Rastrellandosi i capelli

È fondamentale rullare le sigarette e assaporare, oltre alla nicotina del tabacco, tutto il gusto del Rullare! Prendi il filtro, la cartina, la quantità giusta di tabacco. Rulla. Lecca. Chiudi.

La vanità non ha solo lame e denti e voglia di ferite e di sangue.
Tagliarsi fino ad arrivare alla fine del dolore. Ferire la Ferita. La vanità ha profumi, ha smalti, ha la sindrome di Peter Pan. Ha capelli sciatti o ciocchette colorate. Ha immaginazione che come acqua disseta la terra e cresce e cresce e cresce senza sosta nel cervello a forma di fiore paffuto.
Puff! Un campo vanitoso di fiori gommosi. Per capire ciò che dico non basta il sesto senso.

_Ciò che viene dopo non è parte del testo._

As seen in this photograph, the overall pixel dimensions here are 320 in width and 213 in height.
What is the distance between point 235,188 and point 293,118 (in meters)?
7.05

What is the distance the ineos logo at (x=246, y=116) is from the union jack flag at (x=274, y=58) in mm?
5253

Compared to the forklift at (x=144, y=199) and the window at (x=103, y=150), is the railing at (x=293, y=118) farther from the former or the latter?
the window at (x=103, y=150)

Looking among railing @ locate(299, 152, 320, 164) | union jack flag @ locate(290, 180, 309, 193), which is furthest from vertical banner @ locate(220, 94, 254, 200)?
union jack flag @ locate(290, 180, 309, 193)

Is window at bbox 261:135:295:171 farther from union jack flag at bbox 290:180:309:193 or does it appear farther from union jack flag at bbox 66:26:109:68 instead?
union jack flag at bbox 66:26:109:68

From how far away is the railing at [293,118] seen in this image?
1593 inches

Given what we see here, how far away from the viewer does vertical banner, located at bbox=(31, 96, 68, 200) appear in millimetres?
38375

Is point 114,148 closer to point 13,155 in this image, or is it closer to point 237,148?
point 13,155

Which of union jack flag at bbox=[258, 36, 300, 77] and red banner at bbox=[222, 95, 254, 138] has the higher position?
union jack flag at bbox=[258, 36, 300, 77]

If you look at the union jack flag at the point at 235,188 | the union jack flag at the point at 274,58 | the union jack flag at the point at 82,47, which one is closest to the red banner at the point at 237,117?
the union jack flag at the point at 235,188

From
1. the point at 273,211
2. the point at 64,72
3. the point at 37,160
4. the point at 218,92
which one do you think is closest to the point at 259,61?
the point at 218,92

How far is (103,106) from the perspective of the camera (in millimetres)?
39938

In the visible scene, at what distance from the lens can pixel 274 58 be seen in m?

Ne servono minimo altri due. Esatto: sette sensi.
Sarebbe inutile avere zampe di cemento per correre piano, per ballare sotto le stelle fino alle stalle del giorno dopo. Nelle tenebre, dove ho ingoiato una caramella gusto Notte che m’ha portato ad avere buio e che, però, m’ha dipinto lo stomaco di frammenti di comete, una galassia senza luna da digerire.

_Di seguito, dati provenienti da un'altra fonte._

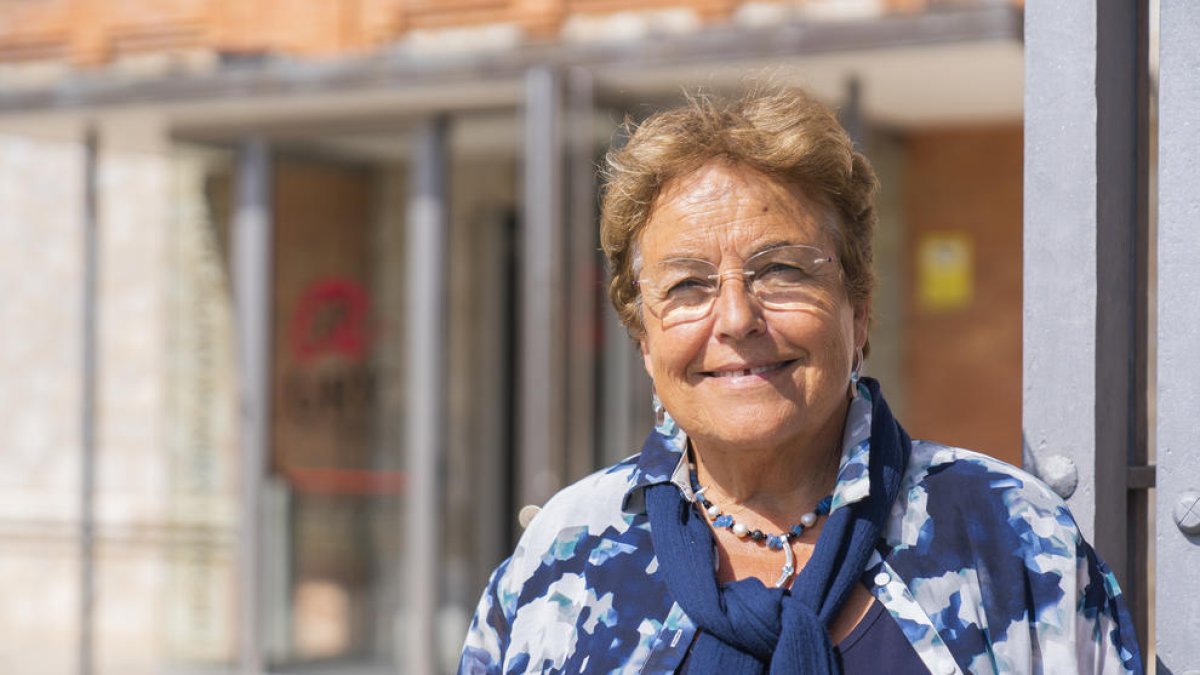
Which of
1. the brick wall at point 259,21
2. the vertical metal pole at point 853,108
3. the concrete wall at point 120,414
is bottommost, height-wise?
the concrete wall at point 120,414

È fondamentale rullare le sigarette e assaporare, oltre alla nicotina del tabacco, tutto il gusto del Rullare! Prendi il filtro, la cartina, la quantità giusta di tabacco. Rulla. Lecca. Chiudi.

Fuma! Ti chiedono: “lasciami (minimo) due tiri!” e tu pensi, no! Pensi che quello è il tuo ultimo atto per chiudere il cerchio, per sublimare il rituale. Con il sorriso di chi trova pazienza, gliela passi e ne rulli subito un’altra. Questa volta, tua, fino alla fine.